Fire and Ice
by Robert Frost
Lines 5-9 Summary
Get out the microscope, because we’re going through this poem line-by-line.
But if it had to perish twice,
- This idea of the world ending ("perish[ing]") twice is complicated. If we don't even know if the world will end once, why worry about the second time? Would anyone even be around to see to second ending? If fire is more powerful, why wouldn't the world just end in fire twice?
- OK, take off your Skepticism Hat and put on your Imagination Hat.
- The idea seems to be that "fire" beats "ice" to the punch in the first round of the battle.
- Remember that those "hot" emotions are the impulsive ones. If "fire" refers to the animal side of our nature, then the actions associated with it are instinctual – we don't think, we just do.
- Icy actions require thinking and deliberation. So, we'll see what happens in Round 2.
I think I know enough of hate
To say that for destruction ice
Is also great
- The speaker has also experienced hate, a cold emotion, and he knows it can destroy things – namely, the world.
- At this point, it becomes even clearer that "desire" is associated with "love," because its opposite is "hate."
- You'd be hard-pressed to find two emotions more immortal and powerful than Love and Hate. In the Hall of Fame of immortal adversaries, they're up there with Good and Evil, Light and Dark, Yankees and Red Sox…
- The speaker seems a lot more tentative about his relationship with hate. He was absolutely certain that he has tasted desire, but he only "thinks" he knows "enough" about hate. We're in murkier territory with this emotion.
- For example, we don't know in what sense he knows hate. Has he only witnessed hate at a distance, or has he been the victim of hate, or has he been a hater himself?
- His very hesitancy with the topic (what's he trying to hide?) should set off alarm bells of reader suspicion. Like most people, he has probably experienced several varieties of hate.
- Why is hate an "icy" emotion?
- You might think that hate should be red-hot because it is so closely related to blind anger. But we think he isn't talking about the kind of anger that comes on you in a fit of rage. We think he's talking about the anger that lingers beneath the surface, that you turn over and over in your mind.
- You've probably heard the phrase, "Revenge is a dish best served cold." The idea is that, when you take what was originally a hot emotion and allow yourself to reflect on it in a very deliberate manner, you can come up with the cruelest response of all. Not to mention, the worst villains in movies are always the ones who kill and destroy without breaking a sweat or even seeming to care.

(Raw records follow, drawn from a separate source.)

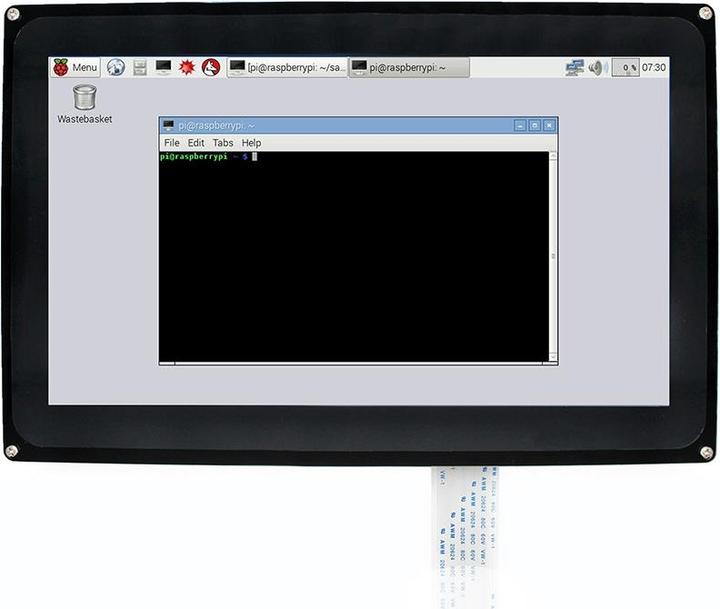 Produktbild WaveShare HDMI LCD (H) (Display)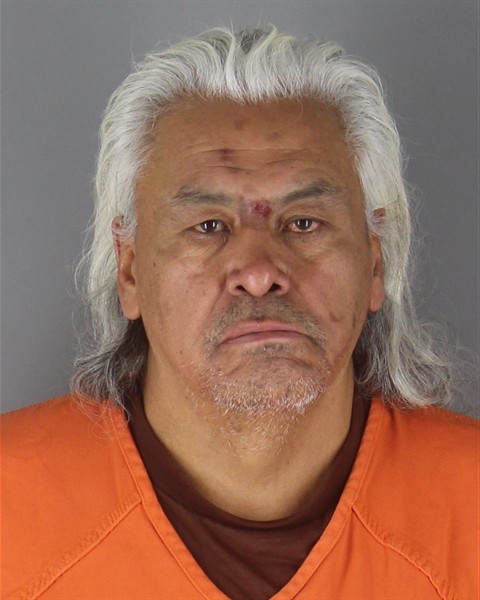 Mugshot of TERRY WAYNE LUSSIER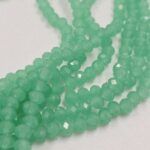 CRISTAL DE ROCA DONA 6MM.
X 1 TIRA.
KA 121 - Imagen 2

- The phrase "also great" doesn't tell us anything about the status of ice compared to fire. So be careful about saying that ice is just as powerful as fire. He doesn't tell us that. When it comes to destruction, ice is in the same league as fire, but we don't know who would win a one-on-one cage match.
And would suffice.
- The last line picks up on the idea that we don't know whether fire or ice is stronger.
- The end of the poem suggests that it doesn't matter which is stronger: both will do the trick. "Suffice" means to be enough to bring about some effect.
- Once you destroy something, it's gone. If you wanted to destroy some document, setting it on fire would do the job. So would tearing it up into a million little pieces. But if you set the document on fire and then wanted to scatter the ashes to the corners of the earth just to be sure, someone would be justified in saying, "Hey, what are you doing? It's over."
- Interestingly, the word "suffice" is a very rational and even lawyer-ly word. The speaker seems to be demonstrating "icy" thinking here. If you got a little chill up your spine at the end of the poem, that might be why.